La presidenta de Adif, Isabel Pardo de Vera, reconoce que «no hay previsión temporal» para ejecutar la fase II del soterramiento de la vía del tren a su paso por Logroño, lo que supone, en la práctica, demorar ad calendas graecas la intervención entre Murrieta y el cuarto puente, cuyo proyecto básico fue aprobado en 2011. Un proyecto que incluso fue presupuestado en ese momento (50 millones de euros más el IVA). Hasta la Junta de Gobierno local inició entonces los trámites para ceder cerca de 12.000 metros cuadrados para facilitar la obra, lo que hizo concebir a los vecinos expectativas de una pronta intervención.

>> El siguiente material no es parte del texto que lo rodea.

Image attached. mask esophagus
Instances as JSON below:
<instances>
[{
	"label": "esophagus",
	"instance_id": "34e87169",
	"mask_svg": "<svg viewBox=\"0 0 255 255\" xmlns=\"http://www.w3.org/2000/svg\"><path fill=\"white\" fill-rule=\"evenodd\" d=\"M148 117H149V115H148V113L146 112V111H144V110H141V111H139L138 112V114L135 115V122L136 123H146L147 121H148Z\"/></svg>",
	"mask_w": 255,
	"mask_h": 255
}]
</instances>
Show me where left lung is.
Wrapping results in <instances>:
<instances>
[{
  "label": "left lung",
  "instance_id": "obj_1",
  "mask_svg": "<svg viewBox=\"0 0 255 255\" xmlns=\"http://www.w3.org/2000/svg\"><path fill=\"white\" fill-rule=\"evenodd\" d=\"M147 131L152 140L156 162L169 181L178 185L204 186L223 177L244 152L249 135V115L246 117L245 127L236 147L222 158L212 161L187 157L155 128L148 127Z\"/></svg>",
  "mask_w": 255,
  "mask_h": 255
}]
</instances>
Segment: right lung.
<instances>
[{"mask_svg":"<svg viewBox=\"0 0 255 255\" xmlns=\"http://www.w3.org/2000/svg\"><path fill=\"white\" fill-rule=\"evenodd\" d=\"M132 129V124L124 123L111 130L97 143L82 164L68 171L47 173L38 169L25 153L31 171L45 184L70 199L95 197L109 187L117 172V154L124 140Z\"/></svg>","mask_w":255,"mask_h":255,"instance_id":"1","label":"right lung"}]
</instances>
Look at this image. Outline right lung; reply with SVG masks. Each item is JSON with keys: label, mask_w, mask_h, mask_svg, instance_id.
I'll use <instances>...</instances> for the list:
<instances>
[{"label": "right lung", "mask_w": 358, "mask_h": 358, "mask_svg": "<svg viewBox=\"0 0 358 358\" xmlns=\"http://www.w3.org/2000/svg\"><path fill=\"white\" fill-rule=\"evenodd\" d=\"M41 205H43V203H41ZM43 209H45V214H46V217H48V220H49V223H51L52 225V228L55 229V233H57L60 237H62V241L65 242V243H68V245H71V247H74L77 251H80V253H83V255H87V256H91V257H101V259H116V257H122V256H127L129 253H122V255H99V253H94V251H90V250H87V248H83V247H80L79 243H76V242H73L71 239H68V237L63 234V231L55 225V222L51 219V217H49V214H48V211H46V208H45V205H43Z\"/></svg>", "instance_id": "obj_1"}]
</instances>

Siete años después, Adif reconoce que el expediente de la fase II del soterramiento duerme en algún anaquel polvoriento y que ahí se quedará durante muchos años. Entre tanto, el ferrocarril seguirá dejando una herida visible en la zona oeste de la ciudad: no es de extrañar que la anhelada conexión entre las calles Fuenmayor y Gonzalo de Berceo -hoy apenas salvada por una incómoda pasarela provisional- sea la petición más reiterada en los presupuestos participativos de la ciudad.